А на следующий день приходит парнишка, наголо бритый. Хороший такой, невинный совсем, говорит, где тут Николай Чудотворец, мама сказала, ему свечку надо поставить. Я показала, он пошел, молился там. Отпустили ведь его, суд вчера был, оправдали вчистую.
Он ушел, а я пошла посмотреть, все он там хорошо сделал? Смотрю, а он свечку вместо Николая Чудотворца Серафиму Саровскому поставил, не знал его икону даже, а Николай все равно помог. Ну, я свечку переставила.
Как раз после рыбы пришел с работы папа, и оказалось, что поводы у них, кроме меня, были. Мама же и раскололась:
– Дедушке Василь Антонычу, отцу папиному, память. Он в этот день погиб, шестьдесят четыре года назад. А у меня именины сегодня. И еще шесть лет, как я схиму приняла. Монахиня-то я уже одиннадцатый год, а в схиме шесть. Такой день вот.
«В монашестве я Феодосия, а в схиме у меня другое имя, секретное», – но мне сказала.
Вообще не везет ей с именами, чудные все три.
Когда я собралась уходить, они с папой снова выключили свет, чтобы показать елку во всей славе, и в темноте, ощупью, опять завели Деда Мороза. Прослушали один раз, потом не успели нажать кнопку, пришлось слушать второй. Уже на пороге мама сказала с невинным видом:
– Вот кто бы про Николая Чудотворца написал, ведь чудеса какие…

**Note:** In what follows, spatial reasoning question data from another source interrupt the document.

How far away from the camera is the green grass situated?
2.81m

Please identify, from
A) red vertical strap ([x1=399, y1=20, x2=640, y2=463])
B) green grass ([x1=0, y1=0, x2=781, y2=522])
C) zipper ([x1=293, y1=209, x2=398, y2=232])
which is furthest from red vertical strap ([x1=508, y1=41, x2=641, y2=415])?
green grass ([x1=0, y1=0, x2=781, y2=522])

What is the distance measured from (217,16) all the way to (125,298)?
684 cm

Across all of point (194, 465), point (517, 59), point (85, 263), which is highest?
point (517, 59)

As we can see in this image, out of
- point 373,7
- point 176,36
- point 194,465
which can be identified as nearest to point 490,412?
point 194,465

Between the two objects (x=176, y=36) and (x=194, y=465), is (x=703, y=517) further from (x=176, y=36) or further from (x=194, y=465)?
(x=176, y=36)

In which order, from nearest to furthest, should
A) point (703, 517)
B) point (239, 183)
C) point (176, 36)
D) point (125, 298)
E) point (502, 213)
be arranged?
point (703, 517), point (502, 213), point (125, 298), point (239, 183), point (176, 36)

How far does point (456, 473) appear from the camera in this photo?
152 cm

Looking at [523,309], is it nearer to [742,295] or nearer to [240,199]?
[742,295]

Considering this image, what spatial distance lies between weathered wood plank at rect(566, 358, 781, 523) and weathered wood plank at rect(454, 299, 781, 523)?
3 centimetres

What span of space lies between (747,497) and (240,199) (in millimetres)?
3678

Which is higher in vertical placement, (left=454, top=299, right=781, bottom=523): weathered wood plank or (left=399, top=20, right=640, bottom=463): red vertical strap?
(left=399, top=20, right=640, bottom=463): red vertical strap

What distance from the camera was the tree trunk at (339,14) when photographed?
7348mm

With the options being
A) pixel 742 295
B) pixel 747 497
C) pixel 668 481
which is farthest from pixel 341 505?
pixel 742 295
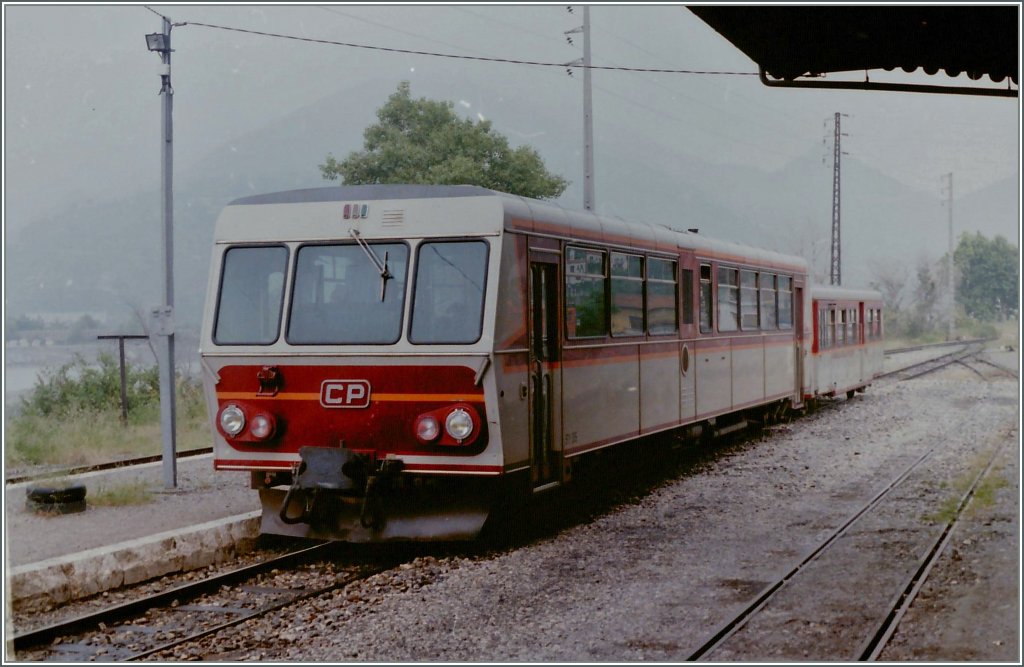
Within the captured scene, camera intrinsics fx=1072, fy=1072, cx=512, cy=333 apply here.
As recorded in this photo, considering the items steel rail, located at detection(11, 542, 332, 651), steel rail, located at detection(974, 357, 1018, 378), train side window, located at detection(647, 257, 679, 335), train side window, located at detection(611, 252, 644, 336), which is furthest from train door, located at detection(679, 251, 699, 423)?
steel rail, located at detection(974, 357, 1018, 378)

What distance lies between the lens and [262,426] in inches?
339

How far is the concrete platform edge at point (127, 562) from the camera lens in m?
7.07

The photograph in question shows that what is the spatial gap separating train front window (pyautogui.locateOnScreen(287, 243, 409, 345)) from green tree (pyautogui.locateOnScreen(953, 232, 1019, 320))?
1280 cm

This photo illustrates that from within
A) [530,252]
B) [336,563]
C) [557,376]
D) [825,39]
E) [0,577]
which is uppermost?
[825,39]

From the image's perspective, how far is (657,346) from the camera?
1161 centimetres

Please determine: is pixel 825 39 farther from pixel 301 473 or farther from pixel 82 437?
pixel 82 437

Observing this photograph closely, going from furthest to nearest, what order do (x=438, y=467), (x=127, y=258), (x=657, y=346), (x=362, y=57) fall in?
(x=362, y=57) → (x=127, y=258) → (x=657, y=346) → (x=438, y=467)

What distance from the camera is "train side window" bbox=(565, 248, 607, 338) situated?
9.45 meters

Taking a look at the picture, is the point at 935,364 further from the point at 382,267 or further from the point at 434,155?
the point at 382,267

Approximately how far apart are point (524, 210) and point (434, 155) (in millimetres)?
16660

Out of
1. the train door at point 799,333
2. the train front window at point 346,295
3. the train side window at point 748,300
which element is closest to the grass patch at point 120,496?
the train front window at point 346,295

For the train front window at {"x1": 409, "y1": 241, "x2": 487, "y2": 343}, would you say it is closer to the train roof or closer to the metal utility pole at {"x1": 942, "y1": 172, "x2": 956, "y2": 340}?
the train roof

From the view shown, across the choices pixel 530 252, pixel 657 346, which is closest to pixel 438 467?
pixel 530 252

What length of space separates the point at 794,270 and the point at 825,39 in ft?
33.3
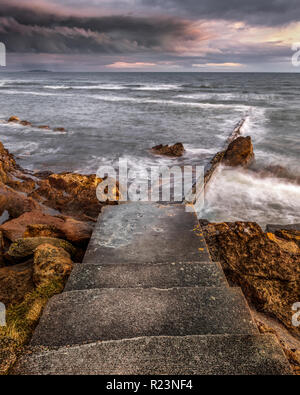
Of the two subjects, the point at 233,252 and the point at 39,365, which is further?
the point at 233,252

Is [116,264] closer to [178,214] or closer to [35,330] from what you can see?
[35,330]

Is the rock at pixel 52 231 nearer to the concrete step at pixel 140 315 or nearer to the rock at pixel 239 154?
the concrete step at pixel 140 315

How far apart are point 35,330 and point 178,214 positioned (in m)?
2.49

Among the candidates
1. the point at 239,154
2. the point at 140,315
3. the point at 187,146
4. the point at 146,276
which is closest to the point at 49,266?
the point at 146,276

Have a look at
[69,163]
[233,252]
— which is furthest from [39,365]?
[69,163]

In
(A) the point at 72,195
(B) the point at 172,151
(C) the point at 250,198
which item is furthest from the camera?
(B) the point at 172,151

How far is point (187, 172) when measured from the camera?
877cm

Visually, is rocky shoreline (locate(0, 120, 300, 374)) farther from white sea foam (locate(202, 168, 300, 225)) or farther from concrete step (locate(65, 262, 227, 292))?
white sea foam (locate(202, 168, 300, 225))

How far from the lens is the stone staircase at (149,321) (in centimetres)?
145

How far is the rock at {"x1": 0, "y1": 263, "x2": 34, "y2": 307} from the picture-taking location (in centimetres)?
256

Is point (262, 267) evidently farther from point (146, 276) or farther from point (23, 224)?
point (23, 224)

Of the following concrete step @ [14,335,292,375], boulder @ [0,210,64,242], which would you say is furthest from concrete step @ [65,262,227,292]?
boulder @ [0,210,64,242]

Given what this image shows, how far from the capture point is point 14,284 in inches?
108

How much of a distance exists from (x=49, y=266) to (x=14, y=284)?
1.52ft
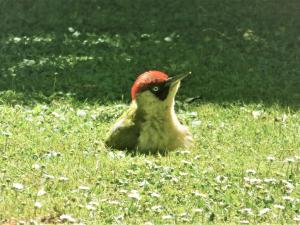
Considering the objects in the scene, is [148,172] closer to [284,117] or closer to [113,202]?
[113,202]

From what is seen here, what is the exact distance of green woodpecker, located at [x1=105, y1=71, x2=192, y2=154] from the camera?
30.0 ft

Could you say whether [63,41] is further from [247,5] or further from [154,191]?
[154,191]

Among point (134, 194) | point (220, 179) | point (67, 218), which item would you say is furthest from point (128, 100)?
point (67, 218)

Ну вот «кто-то» написал, чего уж, раз такое дело.
Запирая дверь, почувствовала на лестнице рыхлый нажористый запах картофельного пюре с тушенкой. Спустилась на пару ступенек – добавилась легкая металлическая нота картошки недоваренной. Старого урожая, она всегда, – сверху уже в кашу рассыпается, а в середине еще с сыринкой.
Запах мгновенно выбрасывает меня из комфортного настоящего в те времена, когда я сама готовила такую пищу. И ела даже. (А сейчас меня под дулом пистолета не заставишь, только от бедности и лошадиного здоровья можно было говяжий жир с крахмалом употреблять.)
И без того всю неделю общалась с прошлым, ездила домой, в Подмосковье. Поймала себя на том, что в городе своего детства предпочитаю не смотреть на прохожих – боюсь узнать какого-нибудь мальчика или девочку, сильно изуродованных временем. Они почему-то редко расцветают в нашем болотистом климате, чаще только портятся: росту прибавляется всего ничего, а лица и тела обвисают, грузнеют и грязнеют. Страшновато встретить знакомые черты на бездарно постаревшей физиономии. Примерно так же, увидев однажды на рельсах половину собаки, стараюсь теперь не вглядываться в тряпки и пакеты, валяющиеся у дороги.
Занималась мамиными делами: перед Пасхой ей захотелось новое облачение, и я бегала по церковным лавкам, покупала, везла к ней на примерку, возвращала, снова бегала и снова везла. Легкие черные шелка, тяжелая черная саржа, мнущийся черный хлопок, теплая черная шерсть. Женщина в монашестве – все равно женщина. Она отказывается от подрясника пятьдесят второго размера – «ну уж не такая я толстая!» – и я беру пятидесятого и потихоньку исправляю цифру на «сорок восемь». Бархатная скуфья ей нравится, «и скроена хорошо, а то посмотри, чего мне подарили – пилотка-пилоткой и есть!». Чуть ли не кружится перед зеркалом, запутывается в длинном шлейфе клобука, наступает себе на хвост, как толстая черная кошка, – но опоминается, делает строгое лицо. Украдкой показывает мне схиму, но я пока не могу оценить важность момента, только потом, в очередной лавке, когда упоминаю, что мама теперь еще и схимонахиня, по реакции служки становится понятно, что дело серьезное. «Это же ангельский чин, таких в России по пальцам…» И я вдруг чувствую гордость – мама-то у меня ого-го! У нее никогда не было карьеры, должностей, «положения», поэтому я довольна, что нашлась-таки сфера, где она чего-то добилась. Потому что нет большей радости, чем жить по велению сердца – и делать успехи.